Passage →
** START **
Re: OutOfMemoryError on parquet SnappyDecompressor

Ryan Blue Mon, 21 Nov 2016 10:45:12 -0800

It's unlikely that you're hitting this, unless you have several tasks
writing at once on the same executor. Parquet does have high memory
consumption, so the most likely explanation is either that you're close to
the memory limit for other reasons, or that you need to increase the amount
of overhead memory for off-heap tasks.


rb

On Mon, Nov 21, 2016 at 10:07 AM, Aniket <aniket.bhatna...@gmail.com> wrote:

> Thanks Ryan. I am running into this rarer issue. For now, I have moved
> away from parquet but if I will create a bug in jira if I am able to
> produce code that easily reproduces this.
>
> Thanks,
> Aniket
>
> On Mon, Nov 21, 2016, 3:24 PM Ryan Blue [via Apache Spark Developers List]
> <[hidden email] <http:///user/SendEmail.jtp?type=node&node=19973&i=0>>
> wrote:
>
>> Aniket,
>>
>> The solution was to add a sort so that only one file is written at a
>> time, which minimizes the memory footprint of columnar formats like
>> Parquet. That's been released for quite a while, so memory issues caused by
>> Parquet are more rare now. If you're using Parquet default settings and a
>> recent Spark version, you should be fine.
** END **
Task details →
Transcribe the Parquet memory thread word for word, starting at "On Mon, Nov 21, 2016 at" and ending at "easily reproduces this.".

Material →
** START **
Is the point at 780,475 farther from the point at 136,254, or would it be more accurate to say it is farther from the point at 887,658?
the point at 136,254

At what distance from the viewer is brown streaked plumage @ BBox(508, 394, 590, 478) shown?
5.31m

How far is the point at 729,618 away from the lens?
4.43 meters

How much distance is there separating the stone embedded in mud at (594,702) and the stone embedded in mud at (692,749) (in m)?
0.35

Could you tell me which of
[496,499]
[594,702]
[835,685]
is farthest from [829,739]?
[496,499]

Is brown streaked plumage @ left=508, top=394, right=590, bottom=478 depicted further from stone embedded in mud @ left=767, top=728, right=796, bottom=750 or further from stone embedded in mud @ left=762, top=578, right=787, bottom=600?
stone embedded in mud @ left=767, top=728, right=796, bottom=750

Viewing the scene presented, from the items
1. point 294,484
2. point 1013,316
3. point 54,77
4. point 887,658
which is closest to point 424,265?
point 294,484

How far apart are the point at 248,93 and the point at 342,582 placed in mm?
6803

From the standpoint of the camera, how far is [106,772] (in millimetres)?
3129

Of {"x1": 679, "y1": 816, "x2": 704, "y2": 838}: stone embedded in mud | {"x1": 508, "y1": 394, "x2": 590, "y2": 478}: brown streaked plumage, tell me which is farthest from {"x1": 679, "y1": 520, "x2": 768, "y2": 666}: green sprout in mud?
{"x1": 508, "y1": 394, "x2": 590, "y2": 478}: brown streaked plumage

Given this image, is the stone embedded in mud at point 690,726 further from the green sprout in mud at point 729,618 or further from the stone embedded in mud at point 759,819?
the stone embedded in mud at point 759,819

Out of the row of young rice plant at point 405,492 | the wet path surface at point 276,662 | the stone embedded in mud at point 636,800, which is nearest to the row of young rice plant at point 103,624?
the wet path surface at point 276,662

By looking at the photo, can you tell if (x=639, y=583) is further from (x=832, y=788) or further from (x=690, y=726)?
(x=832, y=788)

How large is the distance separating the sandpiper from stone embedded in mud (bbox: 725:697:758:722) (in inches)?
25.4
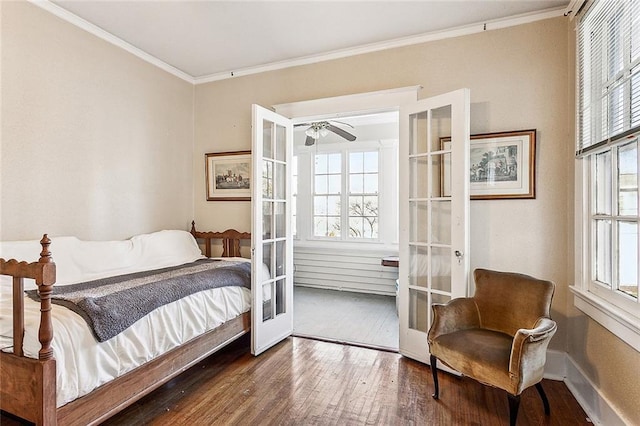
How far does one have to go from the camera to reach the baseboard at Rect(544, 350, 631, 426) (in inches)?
74.3

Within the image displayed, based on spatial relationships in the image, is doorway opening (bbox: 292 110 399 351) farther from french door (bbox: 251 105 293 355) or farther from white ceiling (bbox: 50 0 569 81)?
white ceiling (bbox: 50 0 569 81)

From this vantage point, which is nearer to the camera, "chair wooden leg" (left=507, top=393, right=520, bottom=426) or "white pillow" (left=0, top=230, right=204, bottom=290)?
"chair wooden leg" (left=507, top=393, right=520, bottom=426)

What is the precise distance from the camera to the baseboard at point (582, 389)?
1888 millimetres

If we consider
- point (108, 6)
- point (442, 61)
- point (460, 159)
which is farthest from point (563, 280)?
point (108, 6)

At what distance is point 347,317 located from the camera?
403 centimetres

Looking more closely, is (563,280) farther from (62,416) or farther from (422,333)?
(62,416)

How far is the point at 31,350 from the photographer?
5.06 feet

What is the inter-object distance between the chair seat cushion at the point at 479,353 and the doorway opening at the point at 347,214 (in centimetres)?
233

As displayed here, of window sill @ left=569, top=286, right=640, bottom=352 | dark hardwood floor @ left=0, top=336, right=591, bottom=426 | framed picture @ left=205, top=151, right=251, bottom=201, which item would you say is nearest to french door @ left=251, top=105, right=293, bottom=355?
dark hardwood floor @ left=0, top=336, right=591, bottom=426

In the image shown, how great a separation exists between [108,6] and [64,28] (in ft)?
1.49

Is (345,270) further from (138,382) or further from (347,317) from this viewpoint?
(138,382)

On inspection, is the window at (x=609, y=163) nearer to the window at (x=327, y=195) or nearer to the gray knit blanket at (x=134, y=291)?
the gray knit blanket at (x=134, y=291)

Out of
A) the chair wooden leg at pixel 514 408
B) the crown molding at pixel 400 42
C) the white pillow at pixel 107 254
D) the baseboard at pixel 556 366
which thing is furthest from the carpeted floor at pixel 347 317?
the crown molding at pixel 400 42

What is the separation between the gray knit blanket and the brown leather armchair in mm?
1689
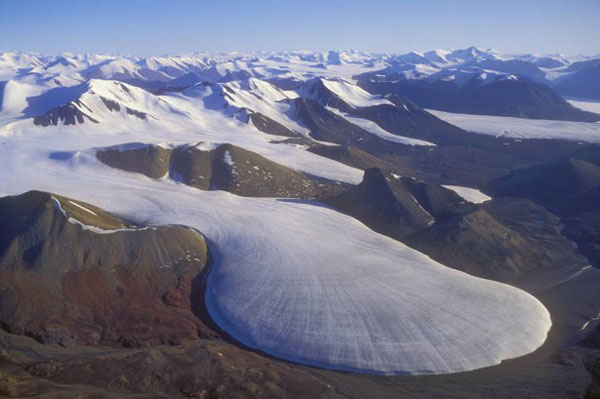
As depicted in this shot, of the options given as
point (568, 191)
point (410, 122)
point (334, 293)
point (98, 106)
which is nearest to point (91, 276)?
point (334, 293)

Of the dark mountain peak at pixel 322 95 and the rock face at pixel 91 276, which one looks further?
the dark mountain peak at pixel 322 95

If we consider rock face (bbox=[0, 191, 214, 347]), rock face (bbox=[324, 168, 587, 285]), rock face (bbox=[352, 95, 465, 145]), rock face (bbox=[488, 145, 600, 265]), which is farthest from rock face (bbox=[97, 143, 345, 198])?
rock face (bbox=[352, 95, 465, 145])

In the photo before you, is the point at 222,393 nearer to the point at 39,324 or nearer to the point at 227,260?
the point at 39,324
** END **
Result of this task →
On Mon, Nov 21, 2016 at 10:07 AM, Aniket <aniket.bhatna...@gmail.com> wrote:

> Thanks Ryan. I am running into this rarer issue. For now, I have moved
> away from parquet but if I will create a bug in jira if I am able to
> produce code that easily reproduces this.